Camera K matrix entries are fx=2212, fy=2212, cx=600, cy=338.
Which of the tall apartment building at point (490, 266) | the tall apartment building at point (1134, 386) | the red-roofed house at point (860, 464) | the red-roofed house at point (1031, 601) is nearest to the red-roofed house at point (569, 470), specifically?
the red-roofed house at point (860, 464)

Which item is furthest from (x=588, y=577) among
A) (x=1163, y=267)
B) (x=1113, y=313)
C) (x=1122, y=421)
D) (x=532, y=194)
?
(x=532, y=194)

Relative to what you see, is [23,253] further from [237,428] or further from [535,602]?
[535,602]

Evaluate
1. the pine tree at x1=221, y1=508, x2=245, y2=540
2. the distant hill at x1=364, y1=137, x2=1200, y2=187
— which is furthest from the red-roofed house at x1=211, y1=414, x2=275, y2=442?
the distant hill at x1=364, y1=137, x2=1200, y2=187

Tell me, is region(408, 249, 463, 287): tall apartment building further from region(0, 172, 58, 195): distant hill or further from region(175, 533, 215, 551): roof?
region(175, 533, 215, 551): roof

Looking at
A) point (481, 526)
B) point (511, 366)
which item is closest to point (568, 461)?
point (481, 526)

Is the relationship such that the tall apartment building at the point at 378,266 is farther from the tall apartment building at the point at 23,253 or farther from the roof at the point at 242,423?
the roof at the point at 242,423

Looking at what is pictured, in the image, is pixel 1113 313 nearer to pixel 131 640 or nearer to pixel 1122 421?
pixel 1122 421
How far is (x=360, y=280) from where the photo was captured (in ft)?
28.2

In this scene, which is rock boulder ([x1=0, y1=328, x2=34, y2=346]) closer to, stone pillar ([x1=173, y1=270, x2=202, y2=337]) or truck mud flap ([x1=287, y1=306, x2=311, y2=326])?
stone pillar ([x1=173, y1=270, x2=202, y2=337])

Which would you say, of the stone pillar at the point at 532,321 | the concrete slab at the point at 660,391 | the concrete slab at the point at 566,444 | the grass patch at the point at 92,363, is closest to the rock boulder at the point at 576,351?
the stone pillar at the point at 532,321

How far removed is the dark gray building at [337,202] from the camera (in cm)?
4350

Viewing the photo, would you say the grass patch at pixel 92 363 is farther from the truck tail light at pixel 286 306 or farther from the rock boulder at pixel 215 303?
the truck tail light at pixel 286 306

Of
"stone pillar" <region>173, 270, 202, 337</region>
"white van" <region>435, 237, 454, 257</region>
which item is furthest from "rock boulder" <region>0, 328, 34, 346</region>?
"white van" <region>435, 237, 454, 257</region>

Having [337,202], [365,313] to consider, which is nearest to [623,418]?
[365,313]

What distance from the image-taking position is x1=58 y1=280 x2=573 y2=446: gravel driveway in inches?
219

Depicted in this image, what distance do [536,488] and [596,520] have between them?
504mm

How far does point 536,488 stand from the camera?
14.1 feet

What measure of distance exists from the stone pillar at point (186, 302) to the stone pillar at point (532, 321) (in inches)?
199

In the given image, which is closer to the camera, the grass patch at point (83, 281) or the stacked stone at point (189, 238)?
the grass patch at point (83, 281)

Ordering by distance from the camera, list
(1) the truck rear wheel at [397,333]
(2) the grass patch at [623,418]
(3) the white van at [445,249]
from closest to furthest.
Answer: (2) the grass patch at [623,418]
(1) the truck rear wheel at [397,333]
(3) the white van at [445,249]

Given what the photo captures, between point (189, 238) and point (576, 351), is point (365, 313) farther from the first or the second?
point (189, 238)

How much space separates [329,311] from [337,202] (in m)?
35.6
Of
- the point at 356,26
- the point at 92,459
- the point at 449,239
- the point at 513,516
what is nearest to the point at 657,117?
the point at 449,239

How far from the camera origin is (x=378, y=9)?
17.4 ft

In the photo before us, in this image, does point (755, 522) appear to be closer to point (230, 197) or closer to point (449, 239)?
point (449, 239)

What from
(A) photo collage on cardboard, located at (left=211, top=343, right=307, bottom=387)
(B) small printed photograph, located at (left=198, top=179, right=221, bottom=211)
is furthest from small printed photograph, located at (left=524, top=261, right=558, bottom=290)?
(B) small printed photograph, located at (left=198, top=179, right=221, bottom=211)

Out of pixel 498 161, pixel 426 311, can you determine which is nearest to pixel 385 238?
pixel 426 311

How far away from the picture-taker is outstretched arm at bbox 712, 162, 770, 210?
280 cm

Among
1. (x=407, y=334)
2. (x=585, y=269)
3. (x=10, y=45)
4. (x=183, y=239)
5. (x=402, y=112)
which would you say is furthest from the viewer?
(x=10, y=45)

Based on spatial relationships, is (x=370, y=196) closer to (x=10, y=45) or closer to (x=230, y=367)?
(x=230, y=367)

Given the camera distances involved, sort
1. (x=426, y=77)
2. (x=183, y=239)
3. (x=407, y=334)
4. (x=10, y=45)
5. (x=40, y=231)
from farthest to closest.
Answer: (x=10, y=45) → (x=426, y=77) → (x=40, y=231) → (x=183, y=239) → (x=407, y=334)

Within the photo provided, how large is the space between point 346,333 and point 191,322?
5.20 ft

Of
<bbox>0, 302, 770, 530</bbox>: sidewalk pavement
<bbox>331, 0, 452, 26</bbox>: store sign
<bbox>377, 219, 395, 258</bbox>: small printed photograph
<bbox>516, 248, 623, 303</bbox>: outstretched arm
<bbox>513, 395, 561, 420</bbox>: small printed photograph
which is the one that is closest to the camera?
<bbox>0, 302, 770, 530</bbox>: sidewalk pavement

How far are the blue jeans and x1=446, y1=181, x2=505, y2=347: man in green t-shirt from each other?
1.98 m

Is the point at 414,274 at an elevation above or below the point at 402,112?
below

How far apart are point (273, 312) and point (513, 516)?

# AIM OF THE TASK
Copy out all of the records above word for word, keeping every line in its original order.

# THE RESPONSE
Camera K matrix entries are fx=2212, fy=2212, cx=600, cy=338.
Which of the tall apartment building at point (490, 266) | the tall apartment building at point (1134, 386) | the red-roofed house at point (860, 464) | the red-roofed house at point (1031, 601) is nearest to the red-roofed house at point (569, 470), specifically?
the red-roofed house at point (860, 464)

Which item is furthest from (x=588, y=577) among
A) (x=1163, y=267)
B) (x=1113, y=313)
C) (x=1122, y=421)
D) (x=532, y=194)
?
(x=532, y=194)

Relative to what you see, is [23,253] further from [237,428] or further from [535,602]?
[535,602]

Evaluate
1. the pine tree at x1=221, y1=508, x2=245, y2=540
2. the distant hill at x1=364, y1=137, x2=1200, y2=187
— which is furthest from the red-roofed house at x1=211, y1=414, x2=275, y2=442?
the distant hill at x1=364, y1=137, x2=1200, y2=187

Tell me, is region(408, 249, 463, 287): tall apartment building further from region(0, 172, 58, 195): distant hill or further from region(175, 533, 215, 551): roof?
region(175, 533, 215, 551): roof

Looking at
A) point (481, 526)
B) point (511, 366)
which item is closest to point (568, 461)?
point (481, 526)

Is the relationship such that the tall apartment building at the point at 378,266 is farther from the tall apartment building at the point at 23,253 or farther from the roof at the point at 242,423?
the roof at the point at 242,423

Looking at what is pictured, in the image, is pixel 1113 313 nearer to pixel 131 640 or nearer to pixel 1122 421?
pixel 1122 421
How far is (x=360, y=280) from where the photo was captured (in ft)?
28.2

In this scene, which is rock boulder ([x1=0, y1=328, x2=34, y2=346]) closer to, stone pillar ([x1=173, y1=270, x2=202, y2=337]) or truck mud flap ([x1=287, y1=306, x2=311, y2=326])?
stone pillar ([x1=173, y1=270, x2=202, y2=337])

Which would you say, of the stone pillar at the point at 532,321 | the concrete slab at the point at 660,391 | the concrete slab at the point at 566,444 | the grass patch at the point at 92,363, is closest to the rock boulder at the point at 576,351?
the stone pillar at the point at 532,321

How far removed is the dark gray building at [337,202] from the camera (in cm)?
4350

Viewing the photo, would you say the grass patch at pixel 92 363 is farther from the truck tail light at pixel 286 306 or farther from the rock boulder at pixel 215 303?
the truck tail light at pixel 286 306

Of
"stone pillar" <region>173, 270, 202, 337</region>
"white van" <region>435, 237, 454, 257</region>
which item is furthest from "rock boulder" <region>0, 328, 34, 346</region>?
"white van" <region>435, 237, 454, 257</region>

Having [337,202], [365,313] to consider, which is nearest to [623,418]?
[365,313]

What distance from the image-taking position is x1=58 y1=280 x2=573 y2=446: gravel driveway in inches?
219

Depicted in this image, what distance do [536,488] and [596,520] have between them?
504mm

How far does point 536,488 stand from the camera?
14.1 feet

What measure of distance exists from the stone pillar at point (186, 302) to the stone pillar at point (532, 321) (in inches)?
199

In the given image, which is closer to the camera, the grass patch at point (83, 281) or the stacked stone at point (189, 238)?
the grass patch at point (83, 281)

Ordering by distance from the camera, list
(1) the truck rear wheel at [397,333]
(2) the grass patch at [623,418]
(3) the white van at [445,249]
from closest to furthest.
Answer: (2) the grass patch at [623,418]
(1) the truck rear wheel at [397,333]
(3) the white van at [445,249]

Given what the photo captures, between point (189, 238) and point (576, 351), is point (365, 313) farther from the first or the second?
point (189, 238)

How much space separates [329,311] from [337,202] (in m)?
35.6
Of
- the point at 356,26
- the point at 92,459
- the point at 449,239
- the point at 513,516
what is nearest to the point at 657,117?
the point at 449,239

How far from the camera origin is (x=378, y=9)?
17.4 ft

In the photo before us, in this image, does point (755, 522) appear to be closer to point (230, 197) or closer to point (449, 239)?
point (449, 239)

What from
(A) photo collage on cardboard, located at (left=211, top=343, right=307, bottom=387)
(B) small printed photograph, located at (left=198, top=179, right=221, bottom=211)
is furthest from small printed photograph, located at (left=524, top=261, right=558, bottom=290)?
(B) small printed photograph, located at (left=198, top=179, right=221, bottom=211)

Out of pixel 498 161, pixel 426 311, can you determine which is nearest to pixel 385 238?
pixel 426 311

How far away from the picture-taker is outstretched arm at bbox 712, 162, 770, 210?
280 cm

Among
1. (x=407, y=334)
2. (x=585, y=269)
3. (x=10, y=45)
4. (x=183, y=239)
5. (x=402, y=112)
which would you say is furthest from the viewer?
(x=10, y=45)

Based on spatial relationships, is (x=370, y=196) closer to (x=10, y=45) or closer to (x=230, y=367)?
(x=230, y=367)

Given the camera distances involved, sort
1. (x=426, y=77)
2. (x=183, y=239)
3. (x=407, y=334)
4. (x=10, y=45)
5. (x=40, y=231)
from farthest to closest.
Answer: (x=10, y=45) → (x=426, y=77) → (x=40, y=231) → (x=183, y=239) → (x=407, y=334)

Within the photo provided, how large is the space between point 346,333 and point 191,322?
5.20 ft

Of
<bbox>0, 302, 770, 530</bbox>: sidewalk pavement
<bbox>331, 0, 452, 26</bbox>: store sign
<bbox>377, 219, 395, 258</bbox>: small printed photograph
<bbox>516, 248, 623, 303</bbox>: outstretched arm
<bbox>513, 395, 561, 420</bbox>: small printed photograph
which is the one that is closest to the camera?
<bbox>0, 302, 770, 530</bbox>: sidewalk pavement

How far are the blue jeans and x1=446, y1=181, x2=505, y2=347: man in green t-shirt from each other?
1.98 m

Is the point at 414,274 at an elevation above or below the point at 402,112?
below

How far apart are point (273, 312) and point (513, 516)?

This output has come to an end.